392 ↗(On Diff #40551)

Looks good. Applied your changes. Thanks !

I only added r12 to comment:

// (if the register is not RSP/R12) or "ADDQ $foo, %RSP".
test/elf2/tls-opt.s
2 ↗(On Diff #40551)

Done.

13 ↗(On Diff #40551)

Any of them is sufficient I think but we are emiting binary output and not the text. So need to keep and check the binary. At the same time text helps to read the test so it should be there at least in comments for binary I think. But there is no point to move it to comments I believe.

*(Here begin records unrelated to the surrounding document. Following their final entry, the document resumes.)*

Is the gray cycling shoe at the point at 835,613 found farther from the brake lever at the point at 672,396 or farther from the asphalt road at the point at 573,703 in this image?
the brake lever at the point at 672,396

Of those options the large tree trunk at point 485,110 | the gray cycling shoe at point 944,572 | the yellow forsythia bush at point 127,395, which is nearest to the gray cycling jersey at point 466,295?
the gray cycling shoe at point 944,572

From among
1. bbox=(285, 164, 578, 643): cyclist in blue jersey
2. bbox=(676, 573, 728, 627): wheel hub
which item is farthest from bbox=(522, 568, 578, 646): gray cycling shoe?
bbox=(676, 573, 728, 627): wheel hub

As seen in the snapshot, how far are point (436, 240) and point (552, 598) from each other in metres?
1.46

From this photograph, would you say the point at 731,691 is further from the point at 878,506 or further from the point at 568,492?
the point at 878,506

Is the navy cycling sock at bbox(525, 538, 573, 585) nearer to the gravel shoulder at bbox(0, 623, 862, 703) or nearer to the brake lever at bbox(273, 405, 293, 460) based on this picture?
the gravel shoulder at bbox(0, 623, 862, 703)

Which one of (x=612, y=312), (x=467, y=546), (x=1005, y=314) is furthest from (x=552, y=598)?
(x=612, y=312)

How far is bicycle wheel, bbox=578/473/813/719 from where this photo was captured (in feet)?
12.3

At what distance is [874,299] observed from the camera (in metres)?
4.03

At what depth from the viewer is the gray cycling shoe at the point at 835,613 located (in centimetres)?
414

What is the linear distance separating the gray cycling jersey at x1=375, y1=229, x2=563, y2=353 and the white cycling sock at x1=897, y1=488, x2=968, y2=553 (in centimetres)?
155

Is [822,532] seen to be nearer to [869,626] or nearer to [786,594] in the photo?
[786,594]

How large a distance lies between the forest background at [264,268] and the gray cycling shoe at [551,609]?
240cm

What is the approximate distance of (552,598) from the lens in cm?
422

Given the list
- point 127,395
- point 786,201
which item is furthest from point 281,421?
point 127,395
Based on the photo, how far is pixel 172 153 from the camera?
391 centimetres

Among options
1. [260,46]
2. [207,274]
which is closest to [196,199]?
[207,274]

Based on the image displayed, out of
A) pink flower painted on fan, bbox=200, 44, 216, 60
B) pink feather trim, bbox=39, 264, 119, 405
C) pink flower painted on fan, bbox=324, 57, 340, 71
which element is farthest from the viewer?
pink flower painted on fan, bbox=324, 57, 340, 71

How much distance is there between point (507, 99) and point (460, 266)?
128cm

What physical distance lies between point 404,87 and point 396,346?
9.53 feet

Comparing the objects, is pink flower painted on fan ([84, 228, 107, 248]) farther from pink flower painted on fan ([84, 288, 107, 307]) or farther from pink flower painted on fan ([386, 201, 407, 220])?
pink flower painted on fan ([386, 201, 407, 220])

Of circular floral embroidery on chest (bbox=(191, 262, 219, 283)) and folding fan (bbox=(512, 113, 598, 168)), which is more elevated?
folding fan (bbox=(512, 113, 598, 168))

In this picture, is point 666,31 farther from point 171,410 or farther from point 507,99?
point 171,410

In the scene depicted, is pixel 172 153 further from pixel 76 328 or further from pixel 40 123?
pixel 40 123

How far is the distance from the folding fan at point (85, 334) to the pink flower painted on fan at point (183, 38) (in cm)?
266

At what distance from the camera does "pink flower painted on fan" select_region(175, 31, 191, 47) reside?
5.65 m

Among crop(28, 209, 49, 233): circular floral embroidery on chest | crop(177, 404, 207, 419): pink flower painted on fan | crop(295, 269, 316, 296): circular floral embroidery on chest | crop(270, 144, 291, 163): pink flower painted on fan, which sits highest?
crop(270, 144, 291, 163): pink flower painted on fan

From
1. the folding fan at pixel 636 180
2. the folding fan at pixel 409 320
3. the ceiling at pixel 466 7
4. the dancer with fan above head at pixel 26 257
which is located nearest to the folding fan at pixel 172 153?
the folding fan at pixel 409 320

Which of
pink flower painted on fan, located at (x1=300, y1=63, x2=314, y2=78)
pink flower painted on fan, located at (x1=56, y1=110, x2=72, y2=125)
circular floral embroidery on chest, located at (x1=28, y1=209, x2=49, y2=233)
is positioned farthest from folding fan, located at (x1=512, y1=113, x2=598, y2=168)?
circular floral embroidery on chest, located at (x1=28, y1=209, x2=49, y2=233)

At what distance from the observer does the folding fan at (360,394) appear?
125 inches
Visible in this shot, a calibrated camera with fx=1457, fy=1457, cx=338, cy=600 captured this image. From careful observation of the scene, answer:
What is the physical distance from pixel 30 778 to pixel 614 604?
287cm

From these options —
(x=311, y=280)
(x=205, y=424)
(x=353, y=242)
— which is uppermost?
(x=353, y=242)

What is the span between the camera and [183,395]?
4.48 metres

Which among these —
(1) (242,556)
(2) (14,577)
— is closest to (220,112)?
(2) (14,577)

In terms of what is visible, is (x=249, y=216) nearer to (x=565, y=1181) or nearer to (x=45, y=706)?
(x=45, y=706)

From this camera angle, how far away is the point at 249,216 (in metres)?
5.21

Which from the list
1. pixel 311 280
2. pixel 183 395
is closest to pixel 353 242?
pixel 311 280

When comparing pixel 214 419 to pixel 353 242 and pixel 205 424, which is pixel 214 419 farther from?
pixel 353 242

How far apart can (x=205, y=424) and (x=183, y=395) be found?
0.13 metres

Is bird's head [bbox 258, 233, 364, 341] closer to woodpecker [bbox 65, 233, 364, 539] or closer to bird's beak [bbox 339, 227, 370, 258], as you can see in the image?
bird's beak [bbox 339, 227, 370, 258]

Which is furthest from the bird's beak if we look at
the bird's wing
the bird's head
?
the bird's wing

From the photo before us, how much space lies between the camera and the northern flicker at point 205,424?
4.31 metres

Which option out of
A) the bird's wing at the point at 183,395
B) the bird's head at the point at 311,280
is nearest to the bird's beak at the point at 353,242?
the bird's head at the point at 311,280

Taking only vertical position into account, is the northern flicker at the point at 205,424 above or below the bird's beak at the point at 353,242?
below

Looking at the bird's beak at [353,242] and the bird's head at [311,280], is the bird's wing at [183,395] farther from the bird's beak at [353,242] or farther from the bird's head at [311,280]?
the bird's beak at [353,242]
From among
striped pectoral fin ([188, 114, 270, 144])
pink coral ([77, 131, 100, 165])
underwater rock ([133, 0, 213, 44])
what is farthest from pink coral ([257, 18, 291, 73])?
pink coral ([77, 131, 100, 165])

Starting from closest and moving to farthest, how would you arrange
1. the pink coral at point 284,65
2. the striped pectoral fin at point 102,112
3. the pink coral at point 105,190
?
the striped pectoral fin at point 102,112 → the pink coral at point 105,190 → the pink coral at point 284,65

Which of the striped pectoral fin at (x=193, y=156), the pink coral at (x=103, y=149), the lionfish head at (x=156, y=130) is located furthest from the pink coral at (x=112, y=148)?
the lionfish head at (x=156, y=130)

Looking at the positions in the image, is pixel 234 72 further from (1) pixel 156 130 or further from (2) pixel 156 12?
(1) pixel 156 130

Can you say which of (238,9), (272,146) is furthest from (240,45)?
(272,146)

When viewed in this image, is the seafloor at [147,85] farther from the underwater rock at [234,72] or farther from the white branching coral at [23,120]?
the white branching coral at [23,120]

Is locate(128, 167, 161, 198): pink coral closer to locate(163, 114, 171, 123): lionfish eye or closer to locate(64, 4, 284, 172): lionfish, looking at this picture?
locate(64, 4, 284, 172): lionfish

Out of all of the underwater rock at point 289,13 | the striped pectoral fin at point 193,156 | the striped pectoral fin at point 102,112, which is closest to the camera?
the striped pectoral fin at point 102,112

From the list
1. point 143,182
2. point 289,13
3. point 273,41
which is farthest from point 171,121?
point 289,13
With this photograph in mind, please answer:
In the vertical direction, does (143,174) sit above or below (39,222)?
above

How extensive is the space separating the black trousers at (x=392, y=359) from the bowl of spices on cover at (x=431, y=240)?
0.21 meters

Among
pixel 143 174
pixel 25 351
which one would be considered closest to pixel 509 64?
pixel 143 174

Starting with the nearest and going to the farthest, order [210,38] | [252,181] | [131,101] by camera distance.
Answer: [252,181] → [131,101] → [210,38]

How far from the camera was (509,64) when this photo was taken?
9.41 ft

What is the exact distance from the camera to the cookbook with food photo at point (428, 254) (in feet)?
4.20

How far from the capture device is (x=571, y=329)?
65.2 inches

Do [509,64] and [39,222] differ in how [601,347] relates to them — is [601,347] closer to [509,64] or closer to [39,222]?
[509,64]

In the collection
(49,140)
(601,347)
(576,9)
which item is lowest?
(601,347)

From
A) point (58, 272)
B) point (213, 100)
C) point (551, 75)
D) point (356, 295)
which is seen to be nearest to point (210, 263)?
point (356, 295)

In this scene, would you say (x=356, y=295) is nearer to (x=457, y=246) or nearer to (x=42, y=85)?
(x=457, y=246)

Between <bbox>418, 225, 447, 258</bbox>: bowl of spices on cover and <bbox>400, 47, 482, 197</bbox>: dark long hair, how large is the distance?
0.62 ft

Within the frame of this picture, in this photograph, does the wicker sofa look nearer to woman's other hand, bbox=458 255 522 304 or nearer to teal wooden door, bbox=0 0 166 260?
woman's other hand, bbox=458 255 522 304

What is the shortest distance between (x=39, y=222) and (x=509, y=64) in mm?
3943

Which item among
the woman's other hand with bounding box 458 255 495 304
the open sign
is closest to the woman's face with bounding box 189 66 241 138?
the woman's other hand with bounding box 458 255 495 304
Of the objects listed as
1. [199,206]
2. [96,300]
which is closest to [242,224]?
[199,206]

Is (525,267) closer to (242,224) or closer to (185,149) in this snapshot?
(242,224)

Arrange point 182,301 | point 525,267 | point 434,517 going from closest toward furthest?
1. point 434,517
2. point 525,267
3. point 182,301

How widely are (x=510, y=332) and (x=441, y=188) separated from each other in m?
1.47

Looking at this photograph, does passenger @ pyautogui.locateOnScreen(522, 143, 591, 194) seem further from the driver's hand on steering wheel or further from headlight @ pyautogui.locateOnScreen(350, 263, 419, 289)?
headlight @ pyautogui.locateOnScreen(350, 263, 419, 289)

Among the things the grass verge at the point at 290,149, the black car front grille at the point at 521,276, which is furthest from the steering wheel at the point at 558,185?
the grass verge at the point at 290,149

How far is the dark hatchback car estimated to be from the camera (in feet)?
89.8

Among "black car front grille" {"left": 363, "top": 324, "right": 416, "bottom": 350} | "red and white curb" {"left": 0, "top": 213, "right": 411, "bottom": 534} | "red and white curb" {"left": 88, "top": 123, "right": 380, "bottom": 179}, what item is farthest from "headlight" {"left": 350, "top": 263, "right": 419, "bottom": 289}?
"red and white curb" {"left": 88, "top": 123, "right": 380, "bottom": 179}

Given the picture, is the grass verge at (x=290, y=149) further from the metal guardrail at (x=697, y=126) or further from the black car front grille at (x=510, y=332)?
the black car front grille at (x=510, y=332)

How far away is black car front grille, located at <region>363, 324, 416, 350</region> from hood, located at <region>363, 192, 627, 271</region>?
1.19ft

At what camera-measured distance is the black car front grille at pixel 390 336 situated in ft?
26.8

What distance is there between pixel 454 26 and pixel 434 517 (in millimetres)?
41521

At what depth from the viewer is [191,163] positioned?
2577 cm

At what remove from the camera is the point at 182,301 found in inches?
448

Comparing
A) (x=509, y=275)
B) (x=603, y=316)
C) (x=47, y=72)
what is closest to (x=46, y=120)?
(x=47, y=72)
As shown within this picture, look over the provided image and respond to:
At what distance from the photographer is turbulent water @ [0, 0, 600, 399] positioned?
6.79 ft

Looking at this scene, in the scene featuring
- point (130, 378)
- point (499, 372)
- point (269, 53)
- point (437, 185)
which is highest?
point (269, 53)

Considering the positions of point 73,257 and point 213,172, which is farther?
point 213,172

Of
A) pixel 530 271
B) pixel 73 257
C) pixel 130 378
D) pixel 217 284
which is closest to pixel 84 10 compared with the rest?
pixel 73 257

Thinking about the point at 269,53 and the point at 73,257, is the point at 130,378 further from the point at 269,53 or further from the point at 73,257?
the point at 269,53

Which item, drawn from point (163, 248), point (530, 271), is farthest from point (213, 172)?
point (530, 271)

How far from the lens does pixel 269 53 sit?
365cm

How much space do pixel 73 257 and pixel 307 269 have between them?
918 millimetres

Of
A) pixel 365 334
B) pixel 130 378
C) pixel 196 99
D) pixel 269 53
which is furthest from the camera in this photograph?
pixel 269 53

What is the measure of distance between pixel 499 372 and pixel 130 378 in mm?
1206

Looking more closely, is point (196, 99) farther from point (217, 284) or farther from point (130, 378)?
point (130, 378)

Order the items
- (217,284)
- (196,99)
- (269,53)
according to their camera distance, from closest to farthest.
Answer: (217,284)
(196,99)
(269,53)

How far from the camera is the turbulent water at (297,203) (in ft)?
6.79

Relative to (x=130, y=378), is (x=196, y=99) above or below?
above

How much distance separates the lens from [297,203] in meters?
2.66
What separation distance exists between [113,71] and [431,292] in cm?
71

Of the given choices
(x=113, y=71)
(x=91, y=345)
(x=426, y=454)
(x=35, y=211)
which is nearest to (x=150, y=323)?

I would leave it as is because of that all.

grimar added inline comments.Nov 19 2015, 7:42 AM
test/elf2/tls-opt.s
24 ↗(On Diff #40608)

The last one also is a part of currupted output, I`ll move it below
// Corrupred output:

grimar updated this revision to Diff 40747.Nov 20 2015, 12:43 AM

Rebased.

grimar added inline comments.Nov 20 2015, 4:53 AM
test/ELF/tls-opt.s
2 ↗(On Diff #40747)

Forgot to switch to ld.lld here. Will be fixed.

grimar updated this revision to Diff 40903.Nov 23 2015, 12:26 AM
  • Rebased
  • Removed buffer overrun check and *BeginBuf argument.
  • Test: ld.lld2->ld.lld
ruiu accepted this revision.Nov 23 2015, 11:16 AM
ruiu edited edge metadata.

LGTM with a nit.

ELF/InputSection.cpp
137 ↗(On Diff #40903)

Can you move Body.isTLS() into isTlsOptimized function?

This revision is now accepted and ready to land.Nov 23 2015, 11:16 AM
In D14713#295215, @ruiu wrote:

LGTM with a nit.

Will do, thanks !

This revision was automatically updated to reflect the committed changes.